Siento una antiquísima fascinación por Barcelona, desde antes de la adolescencia. Gracias a la radio: se escuchaban mejor junto al barranco de San Felipe, entre La Vera y La Asomada, las emisoras que venían de allí. Esa es, como he contado aquí, la raíz de mi pasión por el Barça y, por ende, de mi afición irrefrenable al fútbol, que tantas oportunidades me ha dado para ser algo más feliz (¡o más desdichado!) en la vida.

Así que siempre que puedo vuelvo a Barcelona. Una ciudad bellísima; con graves problemas, con soluciones imaginativas; se abrió al mundo desde antiguo, y arrostró las sucesivas crisis y se rehízo en medio de dificultades que ya vio Miguel de Cervantes en su memorable Quijote.

Ahora, como es evidente, vive un momento político difícil de sobrellevar o de entender si no se tiene la mente capaz de concebir que las ideas de los otros no son despreciables sino motivo de discusión y de contraste.

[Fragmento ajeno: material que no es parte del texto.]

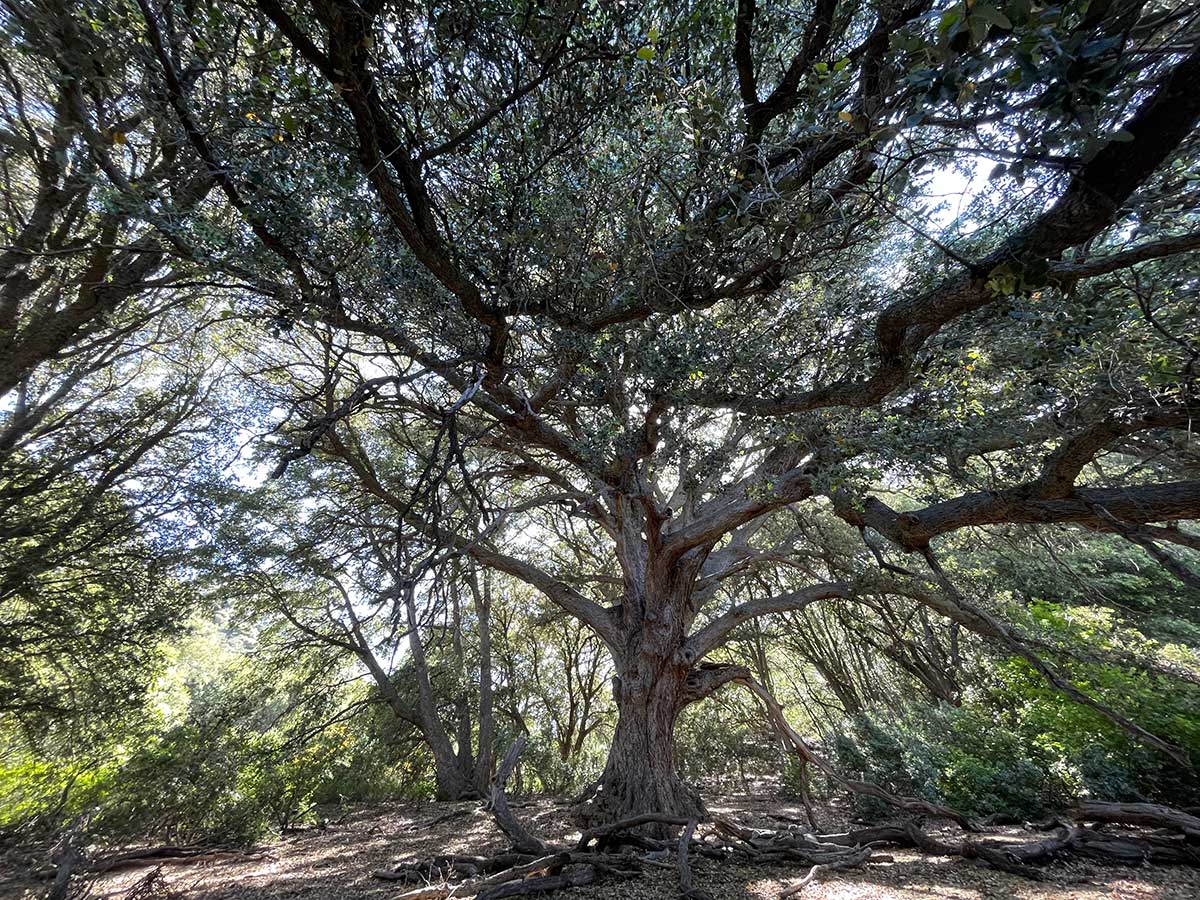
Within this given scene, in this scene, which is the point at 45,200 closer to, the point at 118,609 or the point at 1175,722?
the point at 118,609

Barcelona, pues, es ahora no sólo símbolo de lo que fue, desde el Quijote a la mejor parte del siglo XX, su apertura a Europa y a América, su liberalidad inteligente, su modernización acelerada; es, también, el centro mismo del procès independentista cuyas circunstancias debo respetar pero cuyos objetivos no comparto en absoluto.

Hay algo más que afecta ahora a Barcelona, gracias a la explosión de su imagen internacional, debida en gran parte a aquellas olimpiadas de 1992 que, por cierto, fueron concebidas y ejecutadas por el ayuntamiento del socialista Maragall en las postrimerías de la Transición que dirigió, desde 1982, Felipe González.

Esa explosión internacional de la imagen de Barcelona ha atraído a millones y millones de turistas, cuya difícil canalización ha convertido al extranjero en un ente sospechoso en la Ciudad Condal.

Esta es una curiosa circunstancia. Los que defienden que entren en España los extranjeros, por otras vías, cuestionan que vengan extranjeros por esta vía del turismo. El turismo es un fenómeno mundial que tiene que ver con los avances de la comunicación aérea o marítima, con las oportunidades de abaratamiento de esos viajes en cualquier medio; Barcelona es un punto de llegada muy propicio, no sólo por la belleza de la ciudad, sino porque a ella se puede llegar por todos los medios de transporte que podemos concebir. Desde el avión y el coche al tren y al barco. ¡Y hasta a pie se puede venir a Barcelona desde cualquier parte del mundo!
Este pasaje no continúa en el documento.